[Source records]
——————————

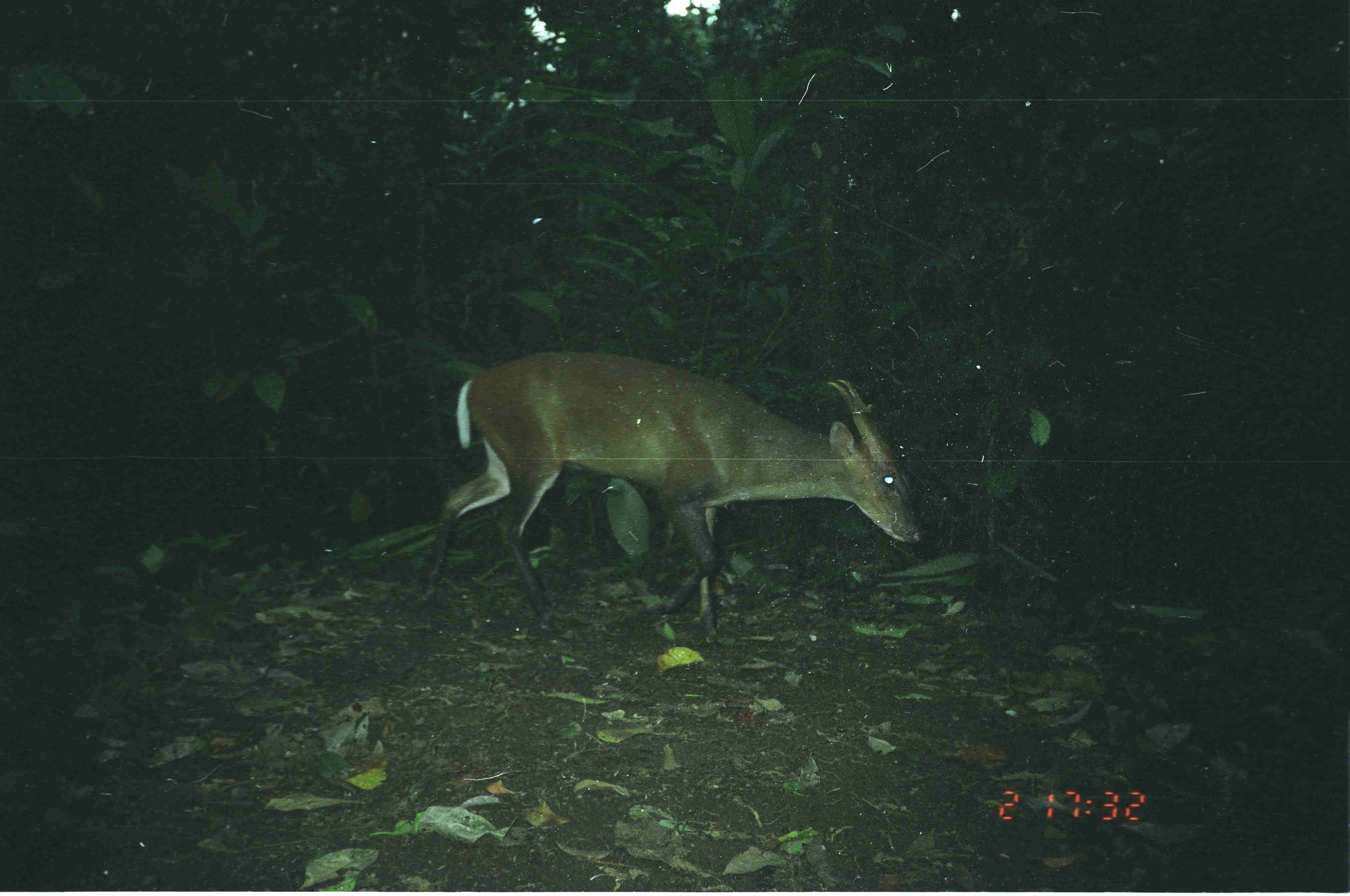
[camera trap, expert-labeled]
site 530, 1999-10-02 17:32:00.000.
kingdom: Animalia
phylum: Chordata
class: Mammalia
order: Artiodactyla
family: Cervidae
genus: Muntiacus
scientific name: Muntiacus muntjak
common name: southern red muntjac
Muntiacus muntjak (southern red muntjac), count 1.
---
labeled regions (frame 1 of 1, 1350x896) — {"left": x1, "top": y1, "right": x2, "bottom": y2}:
muntiacus muntjak: {"left": 416, "top": 349, "right": 923, "bottom": 650}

——————————

Assignment:
Output every line above exactly as it stands, and drop any picture.

Written response:
[camera trap, expert-labeled]
site 530, 1999-10-02 17:32:00.000.
kingdom: Animalia
phylum: Chordata
class: Mammalia
order: Artiodactyla
family: Cervidae
genus: Muntiacus
scientific name: Muntiacus muntjak
common name: southern red muntjac
Muntiacus muntjak (southern red muntjac), count 1.
---
labeled regions (frame 1 of 1, 1350x896) — {"left": x1, "top": y1, "right": x2, "bottom": y2}:
muntiacus muntjak: {"left": 416, "top": 349, "right": 923, "bottom": 650}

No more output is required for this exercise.